The African Carnivores Initiative follows on from the CMS-CITES Joint Work Programme 2015-2020, which has been agreed by both Conventions. If adopted, it is intended to become a shared platform for the implementation of resolutions and decisions on lions, leopards, cheetahs and wild dogs under both CMS and CITES. The two conventions would look to pool their resources and expertise in a drive to deliver concrete action and policy guidance in tandem with other organizations such as the International Union for Conservation of Nature (IUCN).
CMS and CITES have already cooperated in bringing all African Lion Range States together in Uganda in May 2016 to identify the key measures needed to conserve lions across Africa. CITES COP17 also adopted a set of decisions on the conservation and management of the Lion and the Wild Dog, which call for the collaboration of the two Conventions.
Time is running out for Africa's big carnivores
Bradnee Chambers, Executive Secretary of CMS: “Time is running out for Africa’s iconic carnivores. As sister organizations, CMS and CITES will seek to reap the synergies that exist to save the continent’s remaining big cats and wild dogs.”
According to IUCN, the African Lion, Cheetah, Leopard and Wild Dog are in constant, and sometimes severe, decline across the African continent. The only exception is for Lions in Southern Africa, where there has been a slight increase. The IUCN Red List of Threatened Species assesses the extinction risk of a species according to specific criteria.
The 2015 Red List assessment of the African Lion suggests that Lion populations overall have experienced a decline of 43 percent between 1993 and 2014. The classification of the species in the IUCN Red List remains Vulnerable, noting that most populations outside of Southern Africa (including Botswana, Namibia, South Africa and Zimbabwe) are assessed as Endangered (East and Central Africa) or Critically Endangered (West Africa).
Despite challenges in estimating exact figures for the abundance of the Cheetah across Africa due to the scarcity and the naturally wide range of the species, the 2015 IUCN Red List Assessment estimates a 30 percent population decrease over the past 15 years based on the established parallel decline in Cheetah habitat. The Cheetah is classified as Vulnerable on the IUCN Red List and as Critically Endangered in North-West Africa. According to a recent study, the classification of Vulnerable might not be appropriate given that 77 percent of Cheetahs occur outside of protected areas and are therefore not included in population assessments. Since the Cheetah faces multiple threats outside of protected areas, scenario modelling has shown that the extinction rate might be significantly higher than in protected areas and would require a classification of Endangered for Cheetah on the IUCN Red List.
The 2016 IUCN Red List Assessment for the Leopard estimates a decrease of over 30 percent in populations across Sub-Saharan Africa over the past 21 years, in line with severe declines in prey species and the expansion of agricultural land. The decline in West and East Africa is estimated at more than 50 percent. The Leopard thus falls within the classification of Vulnerable in the IUCN Red List, having been uplisted from the classification of Near Threatened in 2015.
The Wild Dog is classified as Endangered under the 2012 IUCN Red List Assessment.

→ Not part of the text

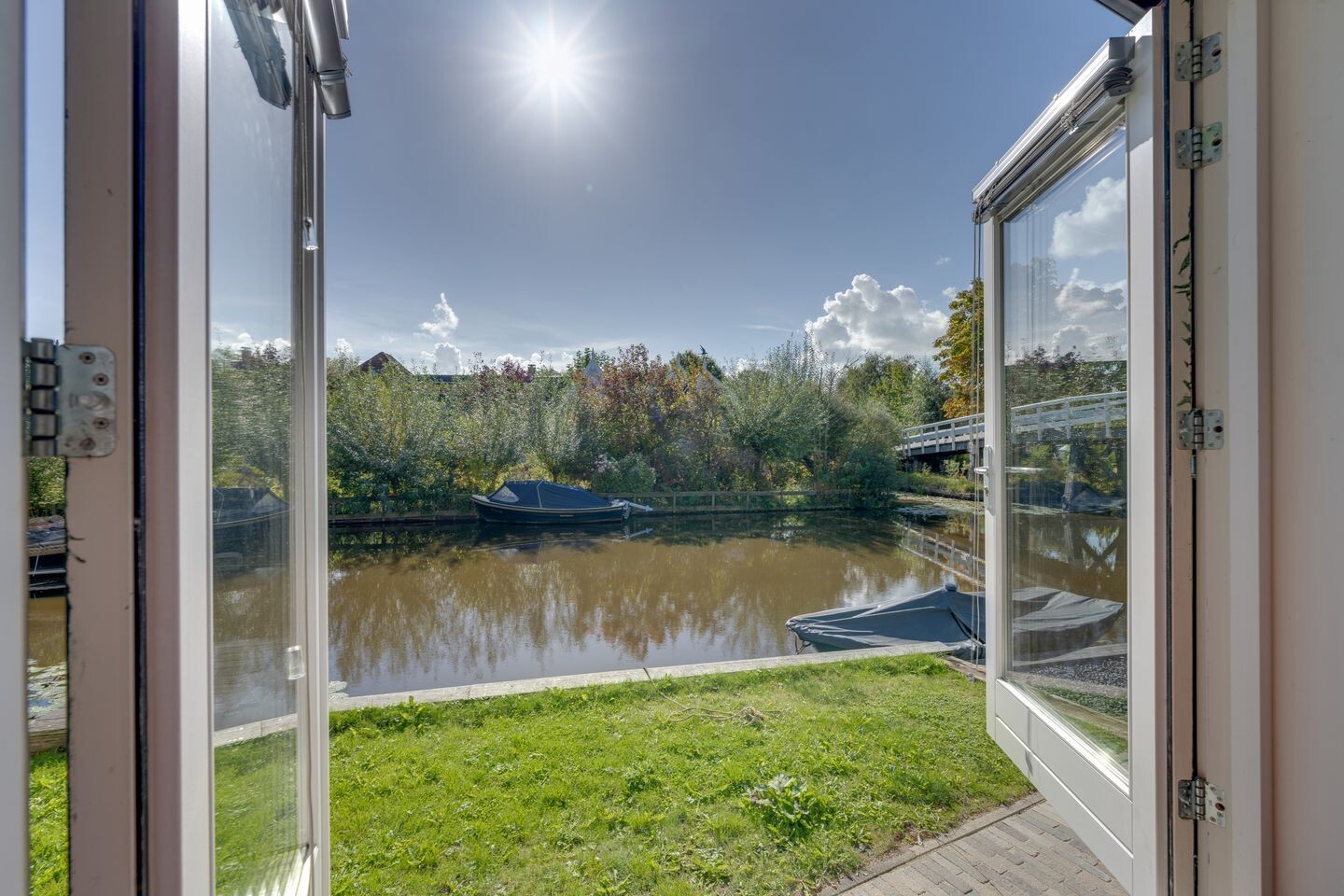 Vrijstaande woning te koop: Molengouw 2A, Broek In Waterland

Although data deficiency complicates population estimates, the IUCN Assessment estimates that an overall decline of 17 percent took place between 1997 and 2012. The decline was most pronounced in Central Africa and Southern Africa, where populations decreased by around 26 percent over the same timeframe.
Experts say that carnivores are vulnerable to a number of threats, as a result of habitat loss and fragmentation due to expanded human settlements and agricultural activities; conflict with humans protecting their livestock; a decline in the numbers of animals on which they prey; and unsustainable and illegal trade in specimens of large carnivores. As a result, the Lion only occurs in 17 percent, the Cheetah in 9 percent, the Leopard in 51 percent and the Wild Dog in 6 percent of their historic range across Africa.